Search code examples
couchdbcloudant

How to get list of documents which are deduplicated (on timestamp - latest wins) if the document has a specific key?


I want to use the write-only (immutable) document strategy in cloudant partitioned db (described here), wherein for every document update, I create a new document with updated fields. For example: the db consists of orders (with fields order_id, details, time_of_doc_creation). Say a certain order's detail is required to be updated - I create a new document with updated data and preserving the order_id. Now at some point of time, I want to see all the orders in the system and in case there are documents whose order_id are same then only the one with latest date should end up in the list.

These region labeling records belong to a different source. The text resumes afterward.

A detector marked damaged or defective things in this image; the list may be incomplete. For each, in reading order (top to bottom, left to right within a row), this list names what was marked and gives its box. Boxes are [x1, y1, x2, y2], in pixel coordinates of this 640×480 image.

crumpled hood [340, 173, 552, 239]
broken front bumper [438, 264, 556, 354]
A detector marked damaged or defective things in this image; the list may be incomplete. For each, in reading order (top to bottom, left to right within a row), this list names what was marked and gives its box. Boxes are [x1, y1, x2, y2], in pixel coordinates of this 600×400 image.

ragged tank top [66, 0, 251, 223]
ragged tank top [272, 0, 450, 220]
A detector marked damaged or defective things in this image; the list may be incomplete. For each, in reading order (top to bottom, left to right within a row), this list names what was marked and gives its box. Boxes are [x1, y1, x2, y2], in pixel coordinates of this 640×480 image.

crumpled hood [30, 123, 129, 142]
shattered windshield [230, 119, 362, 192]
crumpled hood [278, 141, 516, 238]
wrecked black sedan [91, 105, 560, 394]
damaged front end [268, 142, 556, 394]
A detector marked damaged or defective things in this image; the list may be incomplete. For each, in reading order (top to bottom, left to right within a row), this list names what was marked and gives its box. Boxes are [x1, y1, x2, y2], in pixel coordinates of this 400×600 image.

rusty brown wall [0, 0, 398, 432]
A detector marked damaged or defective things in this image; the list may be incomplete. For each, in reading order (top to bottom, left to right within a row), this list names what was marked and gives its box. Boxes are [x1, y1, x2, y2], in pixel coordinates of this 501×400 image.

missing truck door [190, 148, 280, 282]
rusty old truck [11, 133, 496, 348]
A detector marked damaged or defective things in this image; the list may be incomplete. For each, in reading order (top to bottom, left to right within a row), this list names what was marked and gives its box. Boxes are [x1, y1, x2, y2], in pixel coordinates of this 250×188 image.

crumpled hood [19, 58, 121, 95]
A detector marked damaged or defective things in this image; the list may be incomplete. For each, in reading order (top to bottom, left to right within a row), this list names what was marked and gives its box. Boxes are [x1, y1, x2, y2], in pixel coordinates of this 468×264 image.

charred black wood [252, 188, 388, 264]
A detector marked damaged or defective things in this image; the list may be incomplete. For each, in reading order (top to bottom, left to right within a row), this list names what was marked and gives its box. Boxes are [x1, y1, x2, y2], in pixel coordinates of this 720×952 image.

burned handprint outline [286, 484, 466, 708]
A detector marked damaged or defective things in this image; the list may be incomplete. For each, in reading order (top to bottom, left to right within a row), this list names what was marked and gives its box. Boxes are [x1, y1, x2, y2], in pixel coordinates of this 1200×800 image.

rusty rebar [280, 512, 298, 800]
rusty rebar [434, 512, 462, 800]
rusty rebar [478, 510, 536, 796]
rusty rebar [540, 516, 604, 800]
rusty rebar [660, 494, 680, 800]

The only way I can think of doing this is pull all the documents from the db and then on the client side do the filtering by myself, but is there something that I can use in the db itself to get such results?

List of orders in db:

{
order_id:1,
details:"old",
time:"1"
},
{
order_id:2,
details:"old",
time:"2"
},
{
order_id:1,
details:"new",
time:"3"
},
{
order_id:2,
details:"new",
time:"4"
}

Desired output: Give me all the order documents in the system, so db output should look like->

{
order_id:1,
details:"new",
time:"3"
},
{
order_id:2,
details:"new",
time:"4"
}

Solution

  • Using an immutable model is often playing to Cloudant's strengths, but it's not always practical or even possible. So the first question to ask is perhaps how frequently updates would happen to documents if you chose a mutable model. If updates to an order is happening say a few times a second max, go with the mutable idea and check for (likely infrequent) conflicts.

    An immutable model works best as an alternative to updates that otherwise would happen in a few large documents that contains lists or objects -- like a set of rapidly ingested time-series events etc. The other way is to store a set of deltas, and grab the full set of of these deltas from a view and stitch back the order client-side.

    From what I understand from your example, it sounds like you are storing what amounts to full, new revisions of orders as new documents, rather than deltas, essentially bypassing Cloudant's own revision system. This isn't likely ideal, but you can get some way there maybe. With your example documents:

    function (doc) {
      emit([doc.order_id, doc.time], null);
    }
    

    To pick out the latest version of order "1", you can issue a query like:

    curl -s -g 'https://skruger.cloudant.com/demo2/_design/queries/_view/orders-by-time?startkey=[2]&endkey=[1]&include_docs=true&reduce=false&descending=true&limit=1'
    

    which gives

    {
      "total_rows": 4,
      "offset": 2,
      "rows": [
        {
          "id": "bfd5b38c482b04e45d35b6147adcc82a",
          "key": [
            1,
            3
          ],
          "value": null,
          "doc": {
            "_id": "bfd5b38c482b04e45d35b6147adcc82a",
            "_rev": "1-075a88a11bc842fa0def69556c81ab01",
            "order_id": 1,
            "details": "new",
            "time": 3
          }
        }
      ]
    }
    

    Note the reversed start and end keys. The database above is open for reading if you want to poke at it.